● **ASSIGNMENT**
Return all the data verbatim but without images.
+++ ENTRIES SUPPLIED +++
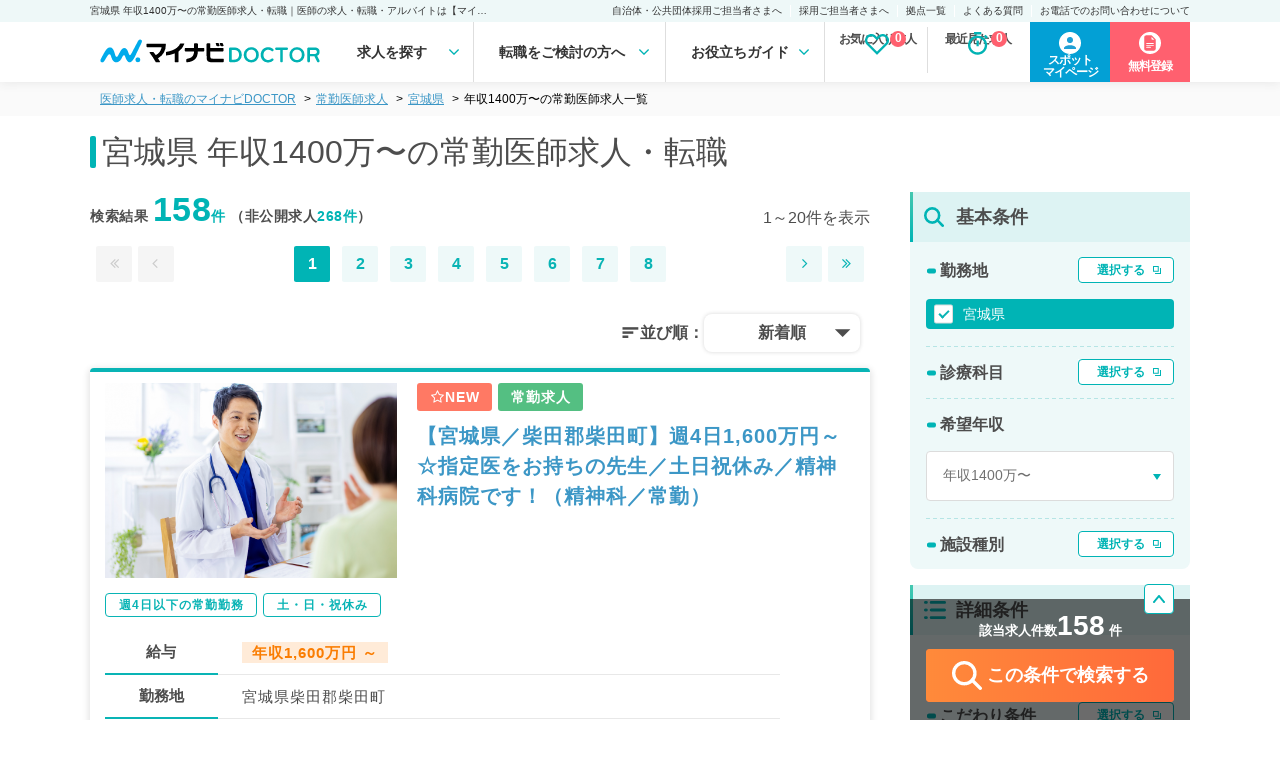

--- FILE ---
content_type: text/html; charset=UTF-8
request_url: https://doctor.mynavi.jp/search/api/regular/instant_result/pref_cd/04/anual/1400/
body_size: 4
content:
<p class="r_num">該当求人件数<span class="num_counter">158</span> 件</p>


--- FILE ---
content_type: image/svg+xml
request_url: https://doctor.mynavi.jp/img/ic_location.svg
body_size: 429
content:
<?xml version="1.0" encoding="UTF-8"?><svg id="_レイヤー_1" xmlns="http://www.w3.org/2000/svg" width="32" height="33.08" viewBox="0 0 32 33.08"><defs><style>.cls-1{fill:#00b4b5;stroke-width:0px;}</style></defs><path class="cls-1" d="m16.2,29.72c0,.87-.7,1.57-1.57,1.57h-3.3c-.87,0-1.57-.7-1.57-1.57v-.72c0-.87.7-1.57,1.57-1.57h3.3c.87,0,1.57.7,1.57,1.57v.72Z"/><path class="cls-1" d="m1.84,23.63h-.28c-.87,0-1.57.7-1.57,1.57v2.17c0,.87.4,1.57,1.1,1.57h.17c.75,0,.57.7.57,1.57v1.02c0,.87.7,1.57,1.57,1.57h2.4c.87,0,1.57-.7,1.57-1.57v-6.32c0-.87-.7-1.57-1.57-1.57H1.84Z"/><path class="cls-1" d="m21.32,10.43c-.74,0-1.38.51-1.53,1.24l-.88,4.04c-.16.72-.79,1.24-1.53,1.24H7.56c-.87,0-1.57.7-1.57,1.57v1.18c0,.87.7,1.57,1.57,1.57h.32c.87,0,1.57.7,1.57,1.57v.78c0,.87.7,1.57,1.57,1.57h12.15c.74,0,1.37-.51,1.53-1.23l2.54-11.62c.18-.85-.35-1.68-1.2-1.86-.11-.02-.22-.04-.33-.04h-4.39Z"/><path class="cls-1" d="m30.99,7.03c-.14.74-.79,1.27-1.54,1.27h-6.82c-.87,0-1.57-.7-1.57-1.57,0-.1,0-.2.03-.29l.98-5.16c.14-.74.79-1.27,1.54-1.28h6.82c.87,0,1.57.71,1.57,1.57,0,.1,0,.2-.03.29l-.99,5.16Z"/></svg>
+++
● **EXERCISE ANSWER**
--- FILE ---
content_type: text/html; charset=UTF-8
request_url: https://doctor.mynavi.jp/search/api/regular/instant_result/pref_cd/04/anual/1400/
body_size: 4
content:
<p class="r_num">該当求人件数<span class="num_counter">158</span> 件</p>


--- FILE ---
content_type: image/svg+xml
request_url: https://doctor.mynavi.jp/img/ic_location.svg
body_size: 429
content:
<?xml version="1.0" encoding="UTF-8"?><svg id="_レイヤー_1" xmlns="http://www.w3.org/2000/svg" width="32" height="33.08" viewBox="0 0 32 33.08"><defs><style>.cls-1{fill:#00b4b5;stroke-width:0px;}</style></defs><path class="cls-1" d="m16.2,29.72c0,.87-.7,1.57-1.57,1.57h-3.3c-.87,0-1.57-.7-1.57-1.57v-.72c0-.87.7-1.57,1.57-1.57h3.3c.87,0,1.57.7,1.57,1.57v.72Z"/><path class="cls-1" d="m1.84,23.63h-.28c-.87,0-1.57.7-1.57,1.57v2.17c0,.87.4,1.57,1.1,1.57h.17c.75,0,.57.7.57,1.57v1.02c0,.87.7,1.57,1.57,1.57h2.4c.87,0,1.57-.7,1.57-1.57v-6.32c0-.87-.7-1.57-1.57-1.57H1.84Z"/><path class="cls-1" d="m21.32,10.43c-.74,0-1.38.51-1.53,1.24l-.88,4.04c-.16.72-.79,1.24-1.53,1.24H7.56c-.87,0-1.57.7-1.57,1.57v1.18c0,.87.7,1.57,1.57,1.57h.32c.87,0,1.57.7,1.57,1.57v.78c0,.87.7,1.57,1.57,1.57h12.15c.74,0,1.37-.51,1.53-1.23l2.54-11.62c.18-.85-.35-1.68-1.2-1.86-.11-.02-.22-.04-.33-.04h-4.39Z"/><path class="cls-1" d="m30.99,7.03c-.14.74-.79,1.27-1.54,1.27h-6.82c-.87,0-1.57-.7-1.57-1.57,0-.1,0-.2.03-.29l.98-5.16c.14-.74.79-1.27,1.54-1.28h6.82c.87,0,1.57.71,1.57,1.57,0,.1,0,.2-.03.29l-.99,5.16Z"/></svg>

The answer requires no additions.